Life can be divided into four stages: adolescence, young adulthood, middle age, and retirement/senescence. In the first two stages, there is a lot of room for potential even despite innate factors like intelligence or personality. Shorty after college, maybe you have some idea of your career path, but there is still time to figure it out. But by the time you’re in your mid-30s to early 40s, such potential is replaced by a more concrete realization of your position or station in life. If you haven’t yet gotten the lucrative promotion, or started a multi-million-dollar company, or secured the desired academic position, it’s not going to happen. In some cases, it’s immutable. For example, recipients of the coveted Fields Medal and the John Bates Clark Medal must be 40 or under. It’s even worse for professional sports.

I don’t know why academics and pundits have to act like happiness is this complicated or inscrutable thing or cloak it in needless abstraction. I think the depressing reality is most people are not that good at anything and thus cannot feel the satisfaction that comes from achievement. Sometimes the simple truth is too painful or inconvenient to bear, so we have to hide it with caveats “money does not buy happiness” and needless abstractions. As it turns out, there is no ceiling or point of diminishing returns for income vs. happiness. Successful people also tend to live longer, too. And from a 2023 YouGov poll, repsondees in the lowest income bracket report 3.5x higher dissatisfaction compared to the highest of earners:

Again, this should not be that surprising, but there has been this pervasive narrative that money does not matter, and the evidence is pretty lacking under closer scrutiny.

From Freddie deBoer again, “All of this is just another facet of my old saw that there’s more ways to be a loser than a winner in our society. That basic impulse was the ultimate origin of my first book. (Which sold terribly, making me a loser in an additional domain.) Unemployed = loser, manual labor that’s not among the handful of jobs that are romanticized in our culture = loser, basic low-level white-collar job = loser, still trying to break into a creative field after your early 20s = loser….”
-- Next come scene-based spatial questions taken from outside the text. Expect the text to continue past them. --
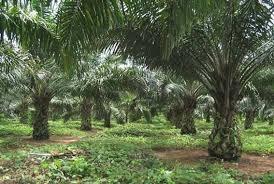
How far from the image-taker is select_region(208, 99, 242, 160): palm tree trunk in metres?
10.2

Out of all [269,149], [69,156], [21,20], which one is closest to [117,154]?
[69,156]

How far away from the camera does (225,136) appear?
34.1ft

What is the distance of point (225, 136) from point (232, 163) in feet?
2.64

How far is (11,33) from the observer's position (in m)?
7.23

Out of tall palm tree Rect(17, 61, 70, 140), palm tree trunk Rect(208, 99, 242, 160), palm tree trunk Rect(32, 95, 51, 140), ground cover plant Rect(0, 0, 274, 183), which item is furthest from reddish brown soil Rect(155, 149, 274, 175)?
palm tree trunk Rect(32, 95, 51, 140)

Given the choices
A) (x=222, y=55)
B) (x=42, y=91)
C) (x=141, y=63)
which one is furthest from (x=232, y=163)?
(x=42, y=91)

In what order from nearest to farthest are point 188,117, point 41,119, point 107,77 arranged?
point 41,119
point 107,77
point 188,117

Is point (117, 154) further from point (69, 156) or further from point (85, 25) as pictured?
point (85, 25)

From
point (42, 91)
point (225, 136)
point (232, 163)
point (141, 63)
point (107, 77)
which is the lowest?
point (232, 163)

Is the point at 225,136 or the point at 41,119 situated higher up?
the point at 41,119

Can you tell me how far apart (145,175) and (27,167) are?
2.50 metres

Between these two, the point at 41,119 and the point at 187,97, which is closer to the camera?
the point at 41,119

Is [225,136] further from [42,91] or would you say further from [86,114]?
[86,114]

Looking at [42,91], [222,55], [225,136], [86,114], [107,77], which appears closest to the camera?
[222,55]
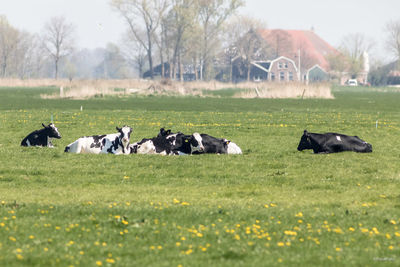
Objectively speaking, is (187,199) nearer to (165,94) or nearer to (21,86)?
(165,94)

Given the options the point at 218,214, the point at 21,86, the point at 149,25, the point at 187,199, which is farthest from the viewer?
the point at 149,25

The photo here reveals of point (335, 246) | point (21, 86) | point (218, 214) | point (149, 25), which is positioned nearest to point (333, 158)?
point (218, 214)

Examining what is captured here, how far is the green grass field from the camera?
33.0 ft

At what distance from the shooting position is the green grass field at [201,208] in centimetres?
1006

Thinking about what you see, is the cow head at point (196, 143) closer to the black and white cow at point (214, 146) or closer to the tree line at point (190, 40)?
the black and white cow at point (214, 146)

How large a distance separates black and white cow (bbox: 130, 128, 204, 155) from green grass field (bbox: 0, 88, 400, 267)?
802mm

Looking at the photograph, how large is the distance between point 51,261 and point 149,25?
140 m

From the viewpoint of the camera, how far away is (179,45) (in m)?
153

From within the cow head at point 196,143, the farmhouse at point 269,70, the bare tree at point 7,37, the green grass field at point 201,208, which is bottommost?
the green grass field at point 201,208

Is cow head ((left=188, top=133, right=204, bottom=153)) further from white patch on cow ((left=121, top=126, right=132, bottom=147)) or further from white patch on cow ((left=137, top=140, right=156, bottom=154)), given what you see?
white patch on cow ((left=121, top=126, right=132, bottom=147))

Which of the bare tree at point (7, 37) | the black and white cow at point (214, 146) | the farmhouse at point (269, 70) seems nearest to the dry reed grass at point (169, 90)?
the black and white cow at point (214, 146)

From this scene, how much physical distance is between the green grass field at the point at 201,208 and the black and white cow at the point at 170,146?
0.80 metres

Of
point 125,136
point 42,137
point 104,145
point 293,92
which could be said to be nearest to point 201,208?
point 125,136

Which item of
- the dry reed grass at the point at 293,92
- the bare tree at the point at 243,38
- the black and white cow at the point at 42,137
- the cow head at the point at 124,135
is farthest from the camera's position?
the bare tree at the point at 243,38
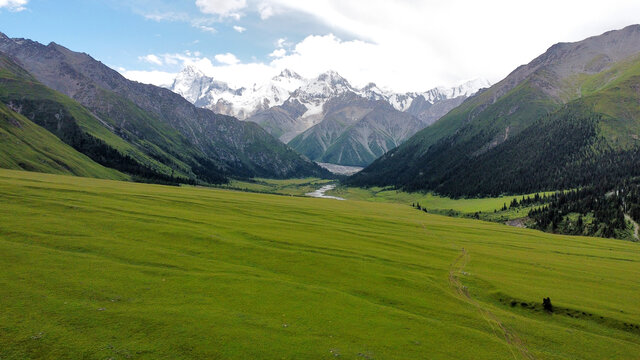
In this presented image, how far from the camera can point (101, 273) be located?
36875mm

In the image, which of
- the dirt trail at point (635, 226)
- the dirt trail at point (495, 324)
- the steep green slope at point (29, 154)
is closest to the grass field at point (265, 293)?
the dirt trail at point (495, 324)

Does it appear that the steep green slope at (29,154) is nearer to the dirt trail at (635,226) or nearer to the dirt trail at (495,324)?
the dirt trail at (495,324)

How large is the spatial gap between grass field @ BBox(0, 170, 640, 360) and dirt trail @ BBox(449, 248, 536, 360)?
0.62 ft

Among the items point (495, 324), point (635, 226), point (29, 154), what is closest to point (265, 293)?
point (495, 324)

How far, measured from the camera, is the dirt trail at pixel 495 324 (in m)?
33.5

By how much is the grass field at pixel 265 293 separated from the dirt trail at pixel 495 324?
188 mm

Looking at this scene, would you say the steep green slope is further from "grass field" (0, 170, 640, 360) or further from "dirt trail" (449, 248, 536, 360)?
"dirt trail" (449, 248, 536, 360)

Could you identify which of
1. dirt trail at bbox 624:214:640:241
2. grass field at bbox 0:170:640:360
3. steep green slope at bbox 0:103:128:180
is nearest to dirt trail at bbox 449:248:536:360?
grass field at bbox 0:170:640:360

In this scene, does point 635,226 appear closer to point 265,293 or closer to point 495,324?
point 495,324

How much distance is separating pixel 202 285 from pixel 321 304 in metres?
13.1

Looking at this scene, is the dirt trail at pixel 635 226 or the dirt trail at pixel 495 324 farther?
the dirt trail at pixel 635 226

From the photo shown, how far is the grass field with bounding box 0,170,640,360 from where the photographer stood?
27.7 m

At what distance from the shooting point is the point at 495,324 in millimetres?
39125

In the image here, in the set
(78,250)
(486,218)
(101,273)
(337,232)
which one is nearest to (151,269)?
(101,273)
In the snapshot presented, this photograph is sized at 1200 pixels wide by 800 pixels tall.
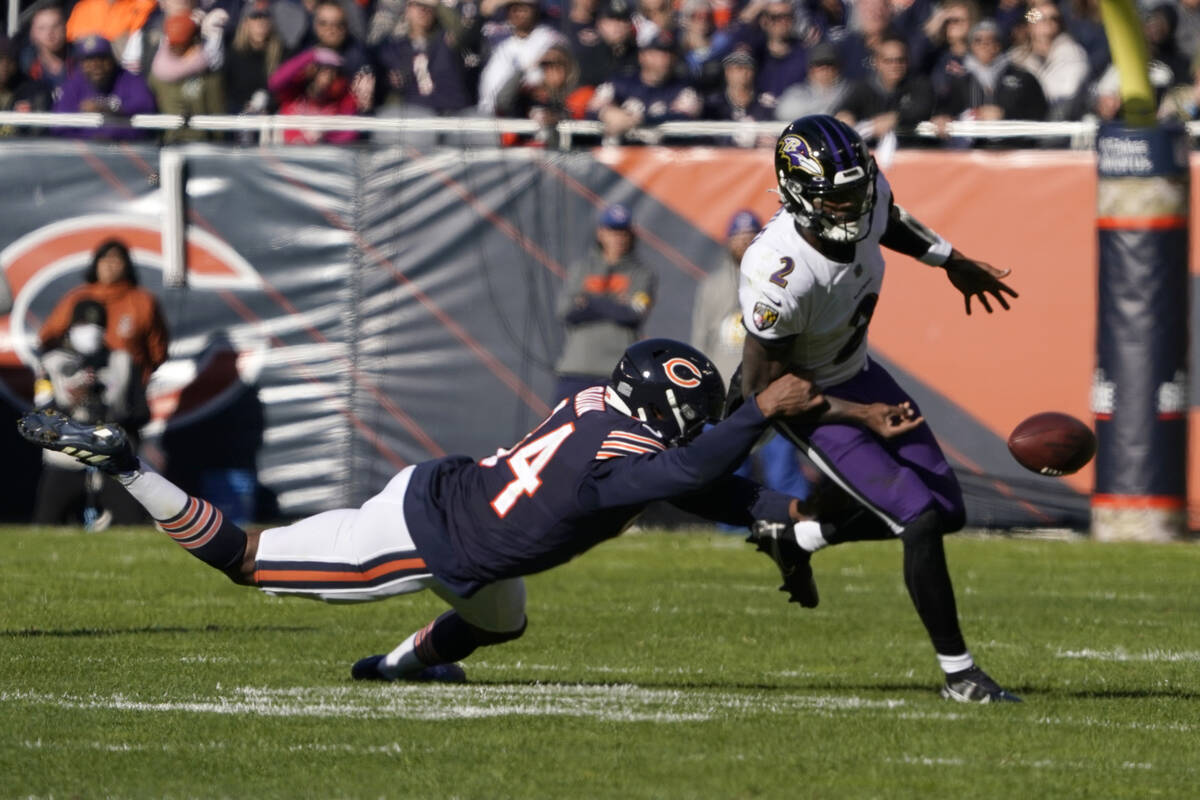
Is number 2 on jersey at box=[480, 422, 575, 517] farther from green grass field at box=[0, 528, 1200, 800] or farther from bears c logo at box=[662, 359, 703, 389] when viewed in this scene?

It’s a statistical certainty that not everyone can be above average. Only 25% can be in the top quartile. This applies to everything, within professions and society as a whole. This means there will inevitably be a lot of losers. Not everyone can be like Elon musk or Jeff Bezos. Or in regard to academia, not everyone will secure lucrative grants, be awarded tenure, get prestigious awards, or publish important research. Maybe we need more ways to create winners. However, the economic conditions that lead to winner-take-all markets and scarcity in academia or other respects of professional life are getting worse. Humanities departments, which typically employ a lot of grads, are also chronically understaffed and being cut-back. Companies are increasingly turning to AI to cut costs and reduce headcount.

Ross Perot described outsourcing of jobs as “the giant sucking sound,” but now what is also being sucked away is our sanity and peace of mind. Will any of this improve? I am not that optimistic. Inflation may trend down, but high prices are still here to stay. Economic incentives have created environments where we’re constantly being prodded by bad news or negativity on social media. The spontaneous, unserious era of the early 2010s internet is never coming back. Much like how the late hedge fund pioneer James Simons ‘solved the market’, social media marketers have figured out the winning formula for maximizing engagement and page views, and there is no rational reason for profit-maximizing firms to depart from this even if it leads to more anxiety, which if anything is the desired or intended outcome. It’s said, ‘may you live in interesting times,’ well I think today qualifies as any.